To do |
Please reproduce the part of the market article below starting with "The market’s harsh" and going on through "their earnings announcements.".

Mixed market week ends with S&P and Nasdaq down, but year-to-date gains remain positive

  • In a turbulent market with mixed results, the S&P and Nasdaq posted a weekly decline but remained positive year-to-date.
  • Earnings season is challenging—companies are being penalized for misses, shifting market sentiment toward caution.
  • Inflation concerns persist, influencing Federal Reserve decisions on interest rates. Meanwhile, bonds, oil and gold are exhibiting noteworthy market trends.

The past week witnessed mixed results in the financial markets, as the S&P 500 experienced a 0.5% drop, while the Nasdaq Composite managed a 0.4% gain. These divergent outcomes marked the end of a turbulent week, characterized by broad-based losses. Over the week, both the Nasdaq and S&P 500 recorded declines of 2.6% and 2.5%, respectively. Nonetheless, despite the weekly setbacks, the overall performance for the year remained positive, with the S&P 500 up by 7% and the Nasdaq showing a substantial gain of 21%.

The week ahead promises an abundance of macroeconomic and microeconomic data. Around 30% of S&P 500 companies were set to report their earnings, with prominent players that include Advanced Micro Devices (AMD), Apple (AAPL), Starbucks (SBUX), and Qualcomm (QCOM) taking the stage. The week is also poised to deliver the latest figures on job openings, an eagerly anticipated decision on interest rates from the Federal Reserve Open Market Committee (FOMC), and the release of the October employment report. In other words, it’s a week packed with significant events, further intensified by geopolitical tensions and the looming specter of a government shutdown, potentially setting the stage for heightened market volatility.

The market’s harsh responses

A notable trend emerged in this quarter's earnings cycle, emphasizing the challenging landscape companies were navigating, regardless of whether they surpassed or missed earnings estimates. Companies in the S&P 500 that fell short of earnings expectations experienced a harsher market response, with an average decline of 5.5%. This marked a stark departure from the five-year average of 2.3%, indicating companies missing earnings estimates were being penalized roughly twice as severely as in recent history. Even companies reporting positive surprises faced headwinds, as their shares dropped by 1% in the two-day period before and after their earnings announcements.

This unforgiving nature of the current earnings season contrasted with analysts' expectations that S&P 500 profits would increase by 2.7%, as reported by FactSet. The market has shifted discernably from earlier this year when it was characterized by optimism and substantial gains. Now, there’s a climate of caution and skepticism. The persistent issue of inflation contributed significantly to the change.

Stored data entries
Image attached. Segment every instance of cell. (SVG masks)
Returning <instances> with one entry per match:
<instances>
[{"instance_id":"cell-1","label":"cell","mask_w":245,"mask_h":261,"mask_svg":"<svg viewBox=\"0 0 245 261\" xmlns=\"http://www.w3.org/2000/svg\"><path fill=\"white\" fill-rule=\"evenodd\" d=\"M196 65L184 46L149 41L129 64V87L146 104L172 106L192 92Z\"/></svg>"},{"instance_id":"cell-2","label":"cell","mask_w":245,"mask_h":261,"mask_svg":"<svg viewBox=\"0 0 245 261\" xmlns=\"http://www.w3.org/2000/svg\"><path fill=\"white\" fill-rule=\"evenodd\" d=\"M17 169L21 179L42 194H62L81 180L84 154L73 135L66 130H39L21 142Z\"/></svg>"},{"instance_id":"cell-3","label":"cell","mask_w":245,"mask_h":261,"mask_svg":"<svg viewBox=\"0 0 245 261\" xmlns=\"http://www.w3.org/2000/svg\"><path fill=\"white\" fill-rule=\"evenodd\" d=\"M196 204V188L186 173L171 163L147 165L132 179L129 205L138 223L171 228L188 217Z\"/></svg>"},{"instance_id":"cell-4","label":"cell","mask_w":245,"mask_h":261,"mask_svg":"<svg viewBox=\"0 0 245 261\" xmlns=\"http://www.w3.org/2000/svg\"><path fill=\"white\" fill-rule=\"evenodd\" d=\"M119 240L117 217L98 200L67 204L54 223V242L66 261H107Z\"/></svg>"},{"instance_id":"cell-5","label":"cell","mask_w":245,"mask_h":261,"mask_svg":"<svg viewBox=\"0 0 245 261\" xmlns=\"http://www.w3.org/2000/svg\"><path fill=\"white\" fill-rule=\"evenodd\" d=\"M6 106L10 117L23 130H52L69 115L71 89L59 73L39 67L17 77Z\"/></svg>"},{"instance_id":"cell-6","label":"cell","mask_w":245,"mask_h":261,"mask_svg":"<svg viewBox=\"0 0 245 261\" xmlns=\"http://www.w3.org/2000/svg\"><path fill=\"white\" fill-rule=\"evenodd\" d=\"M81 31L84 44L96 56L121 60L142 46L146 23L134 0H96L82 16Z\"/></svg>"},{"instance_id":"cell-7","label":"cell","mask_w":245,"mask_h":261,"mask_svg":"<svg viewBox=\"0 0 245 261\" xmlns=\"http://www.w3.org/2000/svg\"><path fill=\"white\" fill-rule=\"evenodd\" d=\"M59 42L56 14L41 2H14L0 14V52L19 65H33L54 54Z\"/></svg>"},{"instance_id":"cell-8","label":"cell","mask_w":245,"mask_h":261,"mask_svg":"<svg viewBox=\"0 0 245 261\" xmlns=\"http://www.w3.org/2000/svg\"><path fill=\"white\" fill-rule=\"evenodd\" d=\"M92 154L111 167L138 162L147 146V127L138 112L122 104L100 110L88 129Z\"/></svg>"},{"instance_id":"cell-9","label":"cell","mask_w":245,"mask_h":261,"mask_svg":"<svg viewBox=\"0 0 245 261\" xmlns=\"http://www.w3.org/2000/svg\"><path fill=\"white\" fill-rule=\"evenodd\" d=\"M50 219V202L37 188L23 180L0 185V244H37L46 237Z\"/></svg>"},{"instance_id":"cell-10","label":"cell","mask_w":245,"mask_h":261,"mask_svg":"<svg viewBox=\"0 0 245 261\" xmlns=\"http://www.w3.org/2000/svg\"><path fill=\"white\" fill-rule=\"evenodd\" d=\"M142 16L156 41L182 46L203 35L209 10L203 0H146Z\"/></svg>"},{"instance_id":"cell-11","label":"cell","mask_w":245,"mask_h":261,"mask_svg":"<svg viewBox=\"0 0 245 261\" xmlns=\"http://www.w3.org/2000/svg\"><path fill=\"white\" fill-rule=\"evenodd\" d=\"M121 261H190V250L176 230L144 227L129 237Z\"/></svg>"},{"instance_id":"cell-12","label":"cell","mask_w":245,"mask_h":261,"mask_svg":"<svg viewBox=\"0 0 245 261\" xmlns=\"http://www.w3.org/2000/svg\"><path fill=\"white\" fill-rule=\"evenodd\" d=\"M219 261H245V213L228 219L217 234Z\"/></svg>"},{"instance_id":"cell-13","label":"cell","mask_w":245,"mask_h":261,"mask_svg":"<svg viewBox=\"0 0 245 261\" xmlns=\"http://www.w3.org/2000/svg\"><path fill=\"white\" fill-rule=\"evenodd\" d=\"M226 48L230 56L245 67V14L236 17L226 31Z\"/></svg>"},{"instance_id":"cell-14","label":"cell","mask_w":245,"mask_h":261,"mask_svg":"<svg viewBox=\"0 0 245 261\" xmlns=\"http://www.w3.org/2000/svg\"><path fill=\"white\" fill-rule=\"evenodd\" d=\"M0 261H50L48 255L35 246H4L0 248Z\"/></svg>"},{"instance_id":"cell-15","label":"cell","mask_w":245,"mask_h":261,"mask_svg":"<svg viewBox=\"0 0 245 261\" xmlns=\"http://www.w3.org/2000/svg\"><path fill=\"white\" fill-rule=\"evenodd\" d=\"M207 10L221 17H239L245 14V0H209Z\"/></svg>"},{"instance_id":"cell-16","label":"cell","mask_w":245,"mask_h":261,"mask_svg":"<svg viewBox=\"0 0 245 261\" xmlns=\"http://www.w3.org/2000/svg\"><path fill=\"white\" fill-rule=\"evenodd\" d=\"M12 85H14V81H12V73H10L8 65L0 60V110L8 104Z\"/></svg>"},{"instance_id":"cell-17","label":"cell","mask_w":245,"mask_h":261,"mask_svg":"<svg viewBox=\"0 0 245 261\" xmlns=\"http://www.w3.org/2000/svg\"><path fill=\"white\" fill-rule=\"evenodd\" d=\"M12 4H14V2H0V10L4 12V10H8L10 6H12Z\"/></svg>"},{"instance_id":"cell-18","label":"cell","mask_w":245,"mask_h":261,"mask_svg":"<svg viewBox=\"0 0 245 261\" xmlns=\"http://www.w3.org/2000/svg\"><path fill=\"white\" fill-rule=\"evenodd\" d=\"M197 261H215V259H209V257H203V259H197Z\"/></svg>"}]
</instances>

Answer area |
The market’s harsh responses

A notable trend emerged in this quarter's earnings cycle, emphasizing the challenging landscape companies were navigating, regardless of whether they surpassed or missed earnings estimates. Companies in the S&P 500 that fell short of earnings expectations experienced a harsher market response, with an average decline of 5.5%. This marked a stark departure from the five-year average of 2.3%, indicating companies missing earnings estimates were being penalized roughly twice as severely as in recent history. Even companies reporting positive surprises faced headwinds, as their shares dropped by 1% in the two-day period before and after their earnings announcements.